Index of Cleanliness
The average French person uses six pounds of soap in a year; the average English person uses ten pounds.
Will Follow a Swiss Model
Swiss postal officials are to be employed to assist in the reorganization of the Japanese post office. The Swiss postal system is to be taken as a model.
Saturday, February 23, 2008
Prison Doors Never Locked
1910
Odd Place for "Confinement" on Sark, One of the Beautiful Channel Islands
Sark, the loveliest of the channel islands, possesses a quaint old prison of two cells, more as a matter of form than of necessity; for serious crime is almost unknown in the island, which has no paid police, but simply an elected constable. It is some years since the prison was called into requisition, and on the last occasion the bolt was found to be so rusty that it had to be broken before the door could be opened. The prisoner was then put in, left all night with the door open, and made no attempt to escape.
On another occasion a young English servant, who had stolen some clothes, was sentenced to three days' imprisonment. The prospect so terrified her that the authorities took pity on her loneliness and considerately left the cell open. The little maid sat in the doorway and was consoled by kindhearted Sark women, who came to her company.

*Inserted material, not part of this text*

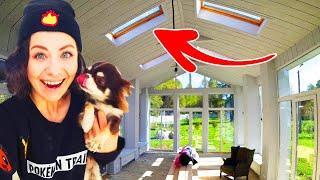 Построили стеклянную комнату! Румтур: собаки и кошка в новой комнате! Купили свет для дома и сада!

A still more curious incident is told of a man who was convicted for neglecting his wife and children. He was ordered to betake himself to the prison and there wait for the arrival of the constable. This he did sitting outside until the door was opened to let him in.
Friday, July 27, 2007
Marken Island Old Style
1917
Ancient Manners Are Still Observed and Historic Costumes Are Worn by the Inhabitants
Marken island is a bit of the old Holland, an inlet lying in the Zuyder Zee not far from Edam, of cheese fame. Holland is rapidly becoming modernized nowadays; the blue bloomer of the canal boatmen has gone the way of the wooden shoe, well toward oblivion, although the latter, it is said, is becoming increasingly popular with the price of leather soaring, writes Niksah. The Dutch are rapidly abandoning the old ways that endeared them to the artists of bygone generations, so that any spot where the traditional customs are still preserved is worthy of note as a living museum of history.

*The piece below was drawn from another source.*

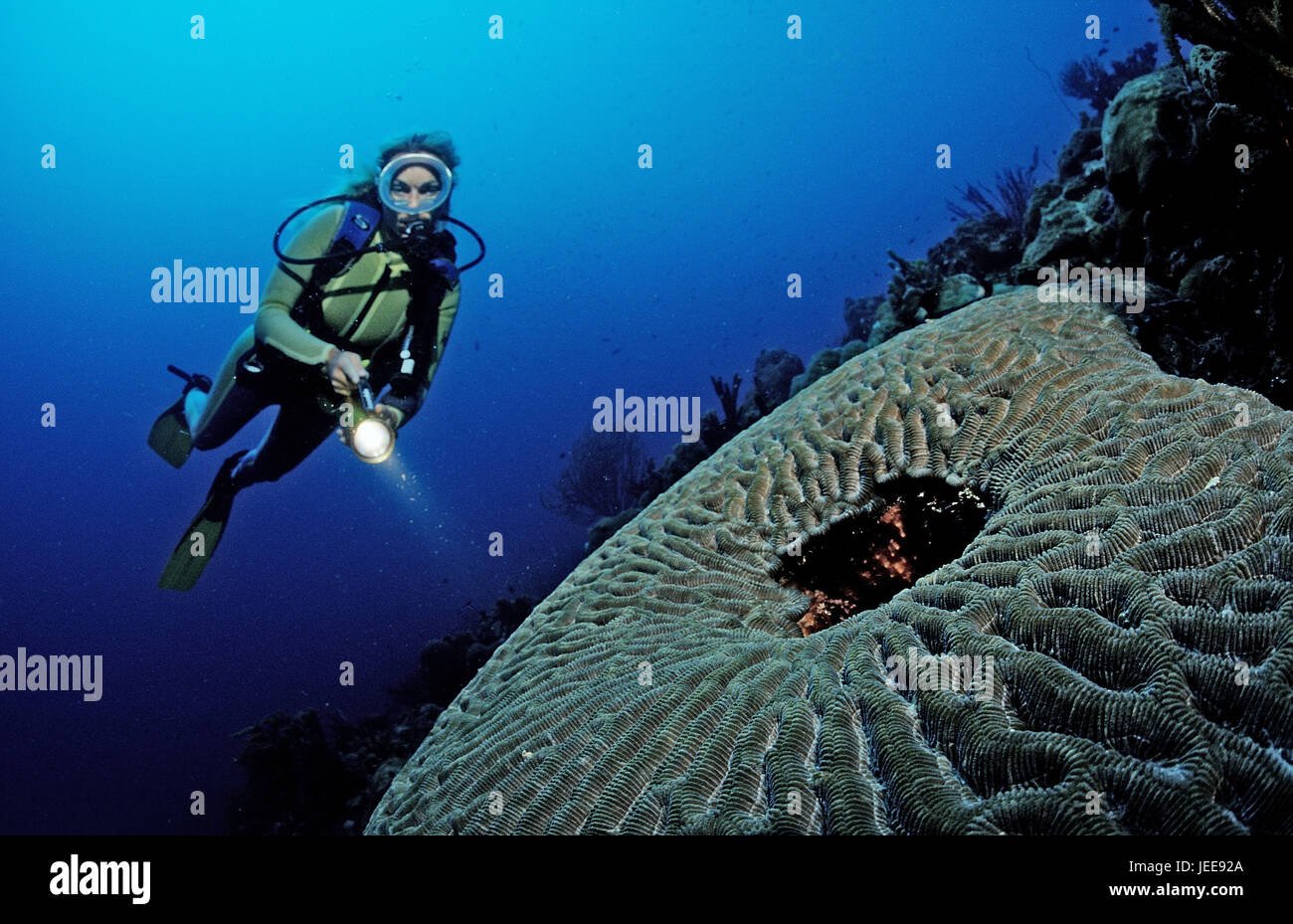 Diver, coral reef, Saint Lucia, the Caribbean, Stock Photo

Such a spot is Marken island, where old manners are still followed and the old costumes still worn. Separated by only a narrow channel from the progressive mainland, it is none the less fifty years behind the times. It seems to be characteristic of small islands that they progress much more slowly than mainland whence their people came. Thus in the Arran Islands off the coast of Ireland the old Irish tongue is still spoken; in the Hebrides men still live as they lived in the days of Scott, and on Marken island the men still go down to the fishing boats in bloomers and wooden shoes.
The dark blue bloomer is the mark of the married man, while the single men wear white — a somewhat illogical arrangement in view of the facilities for laundry work that married men ought to have. The women wear the old-time costumes and carry their knitting about with them on the streets. Every one of the houses is exceedingly small and almost unbelievably clean. There are not more than 300 people all told in this little colony of fishermen.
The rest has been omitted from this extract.